I can’t really describe the film for you (just read the review). It’s sufficient to say that when I saw it first, I described it as a film in which the last night of a dive bar, one of those friendly neighborhood places where everyone knows each other’s names, stands in for the end of the world.
On the last night of the festival, I sat in a diner in Columbia with three friends, all extremely accomplished in their fields. We ordered coffee and waffles (that’s what they serve after the festival ends) and we talked about the films we had seen and the possibility that this pandemic would cause real problems. The SXSW festival in Austin had announced while we were in Missouri that they were cancelling the edition of the festival slated to run in a couple of weeks. I was feeling sad, and nervous.
I turned down an invitation to go to an afterparty because I was exhausted and feeling a little miserable. (I have regretted that decision for a long while, but who would have known?) I went back to the hotel, packed up, got to bed relatively early, flew home the next day.
I have seen those friends only briefly in the months since, in little Zoom boxes on my screen. I feel pretty confident I’ll see them all again. I feel pretty confident we’ll be at True/False again, some time soon, though probably not this year, and anyhow, there won’t be diners and pancakes this year. Our diner was the dive bar, for all intents and purposes, and the world was coming to an end of some kind, with the new one yet to reveal itself.
We are still waiting for that revelation, I think. This year has been just one big pause button. It is November now; my birthday is this week, and my chief feeling outside of the usual aching sadness is that it has to still be March. I have not seen most of the people I know and love in eight months, and counting. The ones I’ve seen, I haven’t hugged. I used to spend many evenings in cinemas and screenings, sometimes a chat and a drink at the bar after to sort it all out, and then the subway home — the parts that made the job good. Now I just plug away at the laborious part, and trust that the rest will return eventually.
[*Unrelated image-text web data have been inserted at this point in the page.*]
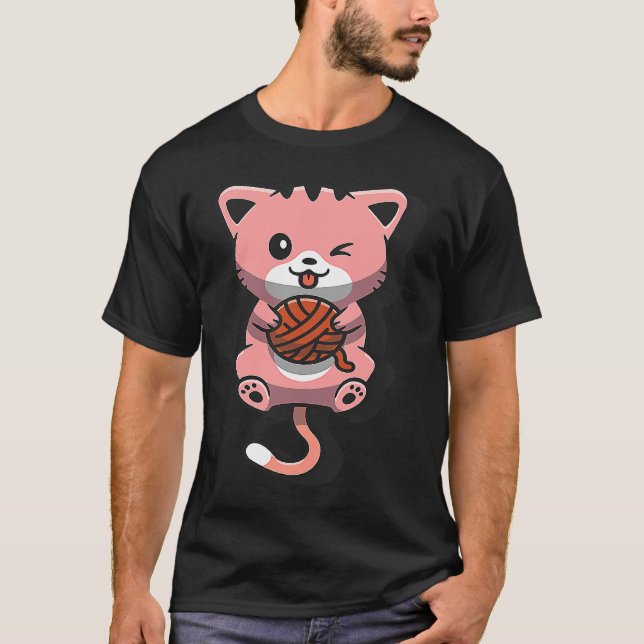 ragdoll cat adopt me T-Shirt (Front)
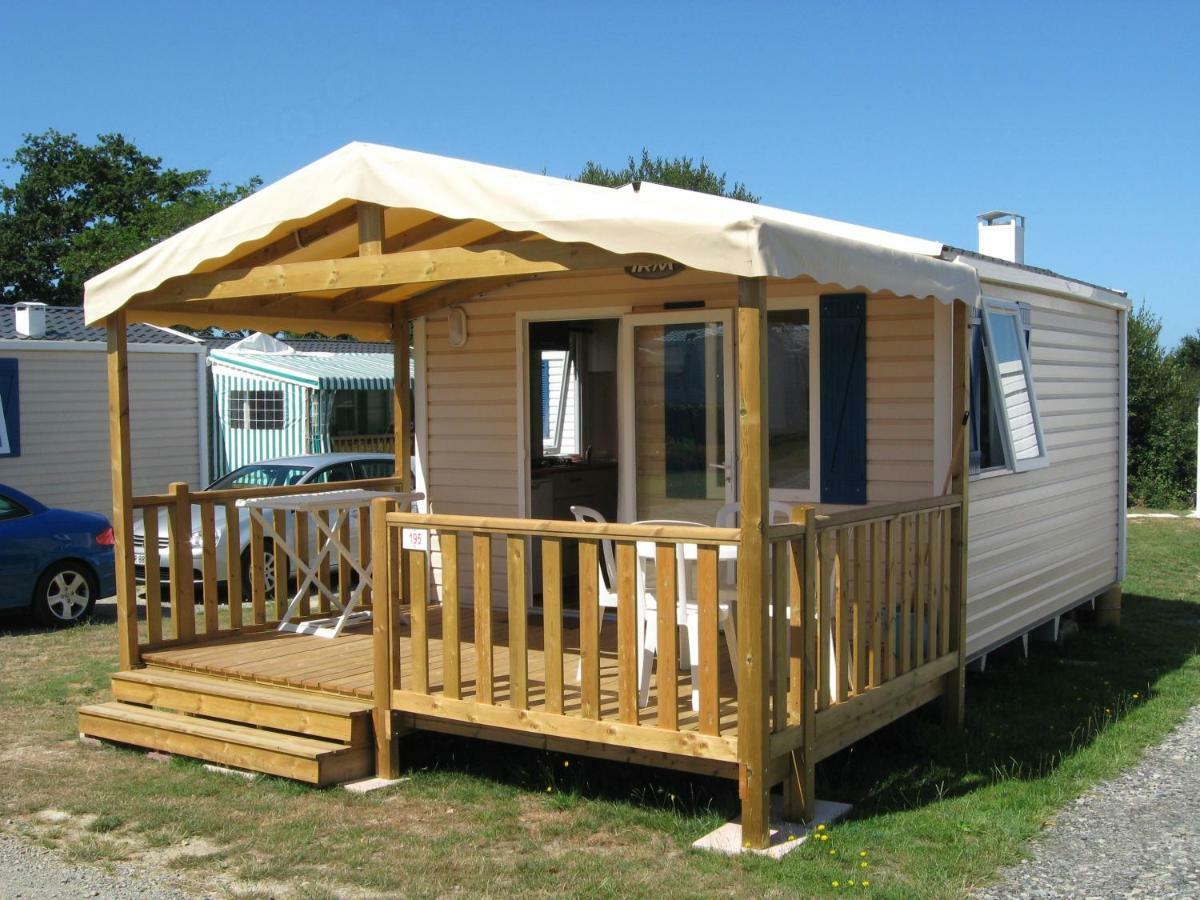 Camping Insolite Le Haut Village แซ็ง มิเชล เชฟ เชฟ ภายนอก รูปภาพ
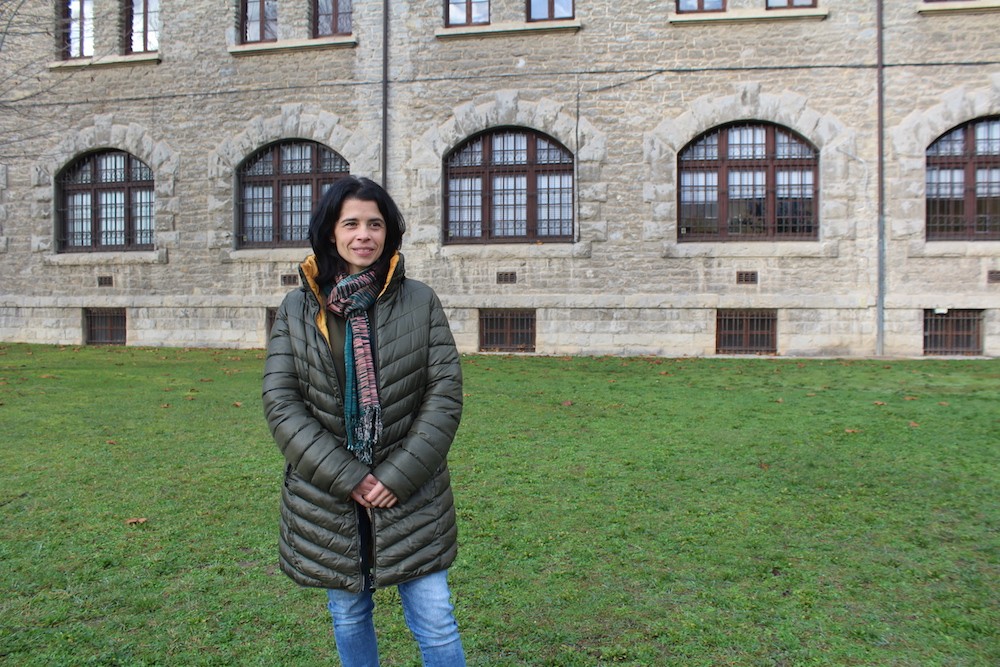 "Araba nahiko ahaztuta egon da euskal antropologian"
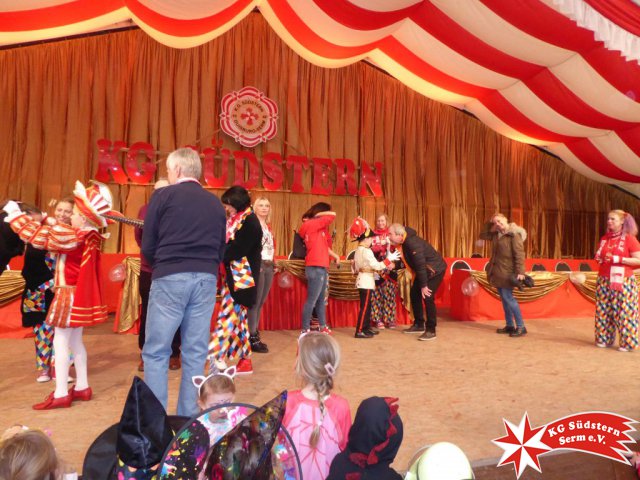 02.02.2020 - Sermer Kinderprinzenkürung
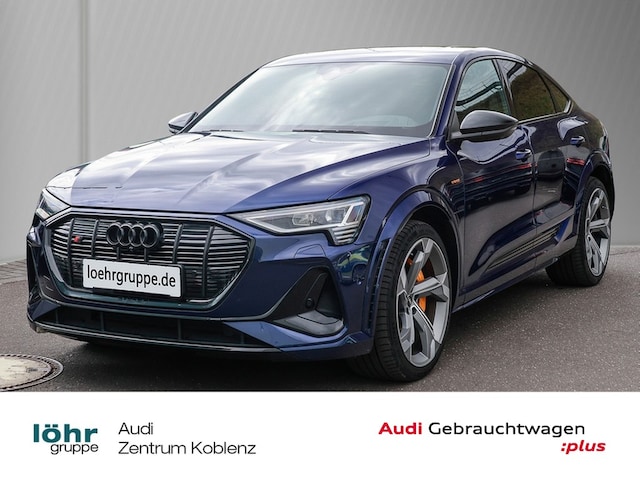Audi e-tron Quattro Sportback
This summer we went to a drive-in theater, just once, thanks to a work assignment, since we don’t own a car. We had to see whatever they were playing that night, and it was Bloody Nose, Empty Pockets. I hesitated, thinking an experimental documentary I’d seen three times might not be quite the right choice for a drive-in.
But it is a movie about sitting, gently, with people you love, in a place you love, and getting ready for it all to change, and hoping that the future might look okay. I saw it in June, and I think of it almost every day. I am waiting here, too, in the space between the end of one world and the beginning of another.